Pyramid and Castaic Lakes

Pyramid and Castaic Lakes
Not just one – two national forests lie adjacent to the city of Los Angeles. While the Santa Monica and San Gabriel Mountains are better known, the Las Padres National Forest extends down from the coastal ranges to the north, also offering recreational activities for those living in the metropolis. At the extreme southern end of this area and just north of Magic Mountain, Pyramid and Castaic Lakes, offer recreation for boaters of all stripes – motor- and self-powered.

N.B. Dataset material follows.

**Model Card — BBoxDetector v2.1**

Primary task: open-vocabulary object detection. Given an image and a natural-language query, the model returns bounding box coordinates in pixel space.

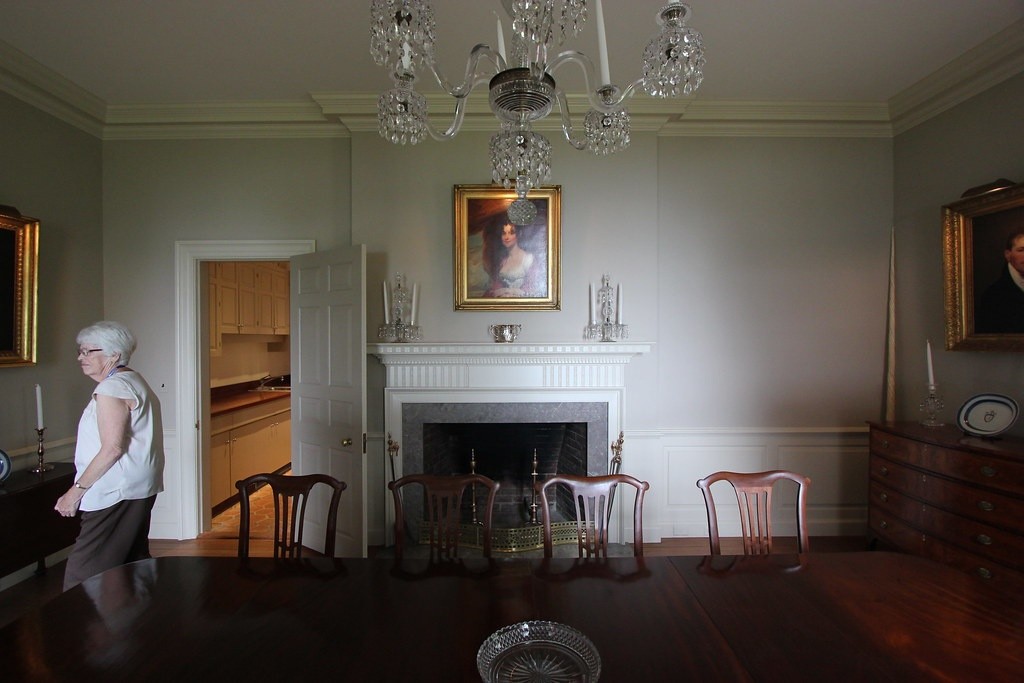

As is true for many of the lakes in this sere landscape, Pyramid and Castaic are man-made. They were created in 1972 as the extreme southern edge of the California Aqueduct, which transports precious water down from the Sierra Nevadas. The two lakes (Pyramid drains into Castaic) act as flood control in addition to being reservoirs.

Because Pyramid Lake was carved out of steep mountains, many of the beaches are accessible only by boat. The main boat ramp at Emigrant Landing can be reached from the Smoky Bear Road exit on Highway 5. Here, visitors will be able to swim and picnic in the beach area before launching their vessels on the water. Water skiing and fishing are popular at Pyramid Lake; because of this, a maximum of 50 jet skis and 150 boats are allowed on the lake at any one time. While the lake is open for kayaks, canoes, and stand-up paddlers, be advised that gusty afternoon winds can make non-motorized boating difficult. Mornings offer easier paddling, as well as the chance to view deer and other forest animals grazing on the cliffs above the lake.

Campsites on Pyramid Lake are reachable only by boat. Car campers can find sites at nearby Los Alamos Campground in Hungry Valley. This area is popular with off-road enthusiasts; the Hungry Valley State Vehicular Area offers trails for motorcycles, ATVs, dune buggies, and 4x4s.

To the south, Castaic Lake is divided into different areas depending on the sport. The northern part of the lake offers recreation for motorized boats, dividing again for fishing (to the west as well as on the shore and off the dam) and towable watercraft activities to the east. Kayakers, canoe paddlers, and stand-up paddleboarders use the southern end, which also offers a beach area during the summer months. Seven miles of multi-access trails extend into the mountains to the east for hiking, mountain bicycling, and horseback riding. Naturalists give bird walks once a month, but those interested in birding should have their field guides at the ready, as this is a great place to see both lake and mountain birds. Mixed-use campsites are available, as are a limited number of tent-only sites.

Pyramid is easily reachable from Highway 5, which slices through the San Emigdio Mountains to connect the San Joaquin Valley to the Los Angeles basin. Exit at Vista del Lago to access the Visitor Center, or at Smoky Bear Road for the boat launch. For Castaic Lake, exit a bit farther south, at Lake Hughes Road. Keep in mind that cell coverage is spotty in these remote locations, and be sure to follow safety procedures for rural camping. Bring warm clothing; while the summer months heat up into the nineties, the elevation means that cool evenings can occur year-round.